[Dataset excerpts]
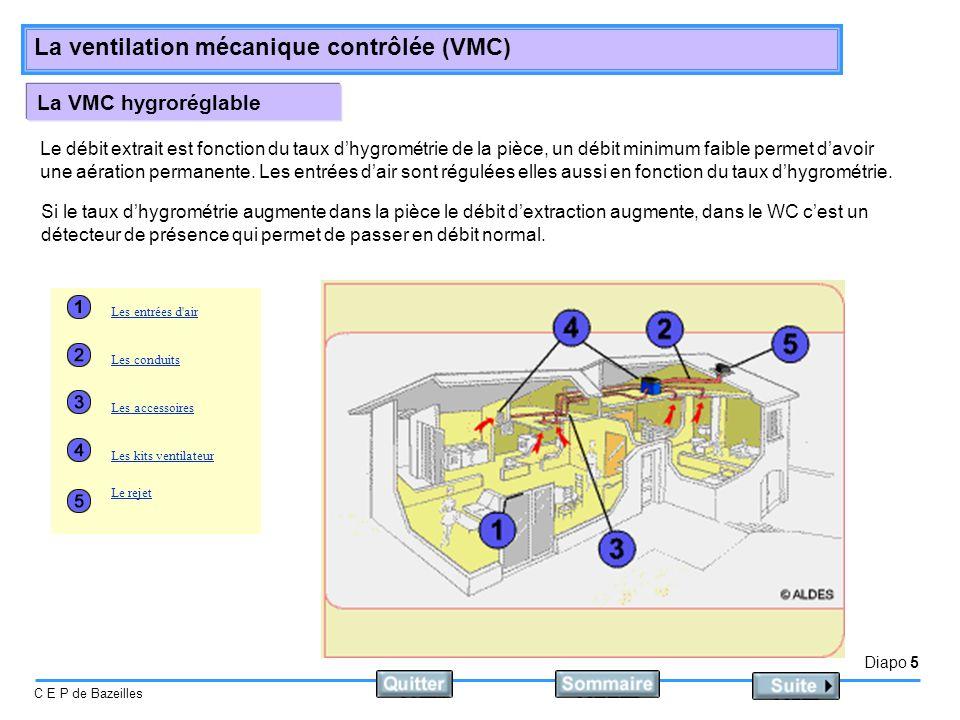 La VMC hygroréglable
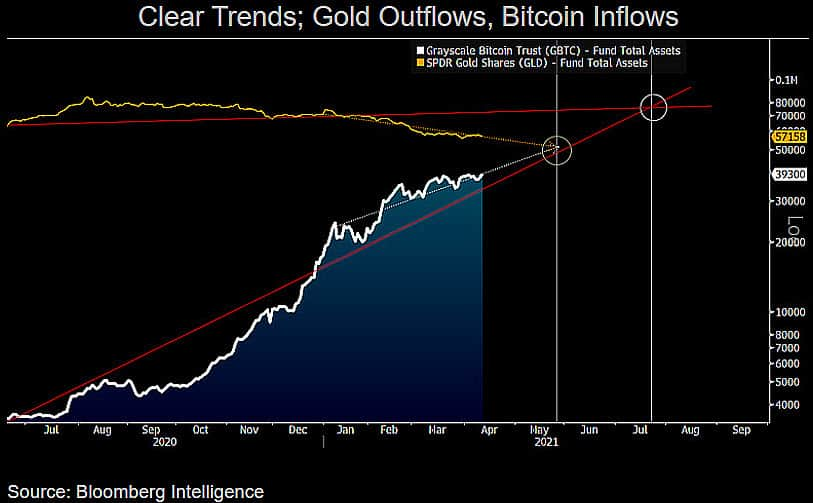 GBTC Inflows Vs. GLD Outflows. Source: Bloomberg
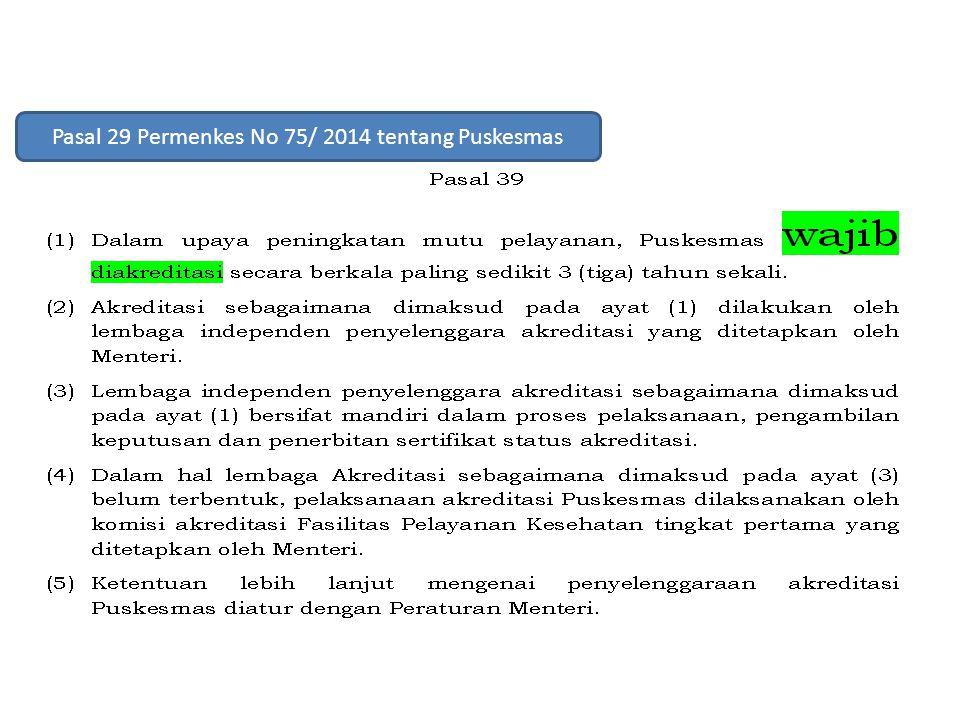 Pasal 29 Permenkes No 75/ 2014 tentang Puskesmas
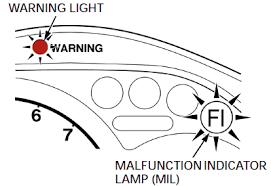 f 12x 2005 engine diagram wiring diagram info tech articles honda aquatrax fault code list jet skis international f 12x 2005 engine diagram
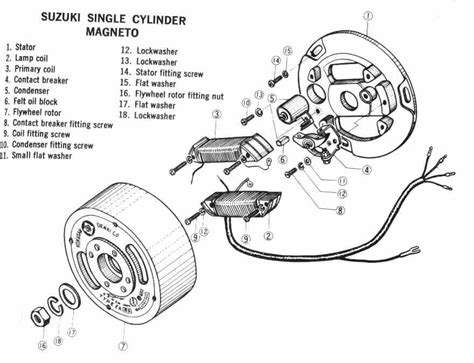 small engine mag o coil wiring diagram small free engine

Exercise aim: When the line containing "GBTC Inflows Vs." is reached, write out that line and each one after it exactly, ending with the last line of the records; pictures are not copied.

Solved exercise:
 GBTC Inflows Vs. GLD Outflows. Source: Bloomberg
 Pasal 29 Permenkes No 75/ 2014 tentang Puskesmas
 f 12x 2005 engine diagram wiring diagram info tech articles honda aquatrax fault code list jet skis international f 12x 2005 engine diagram
 small engine mag o coil wiring diagram small free engine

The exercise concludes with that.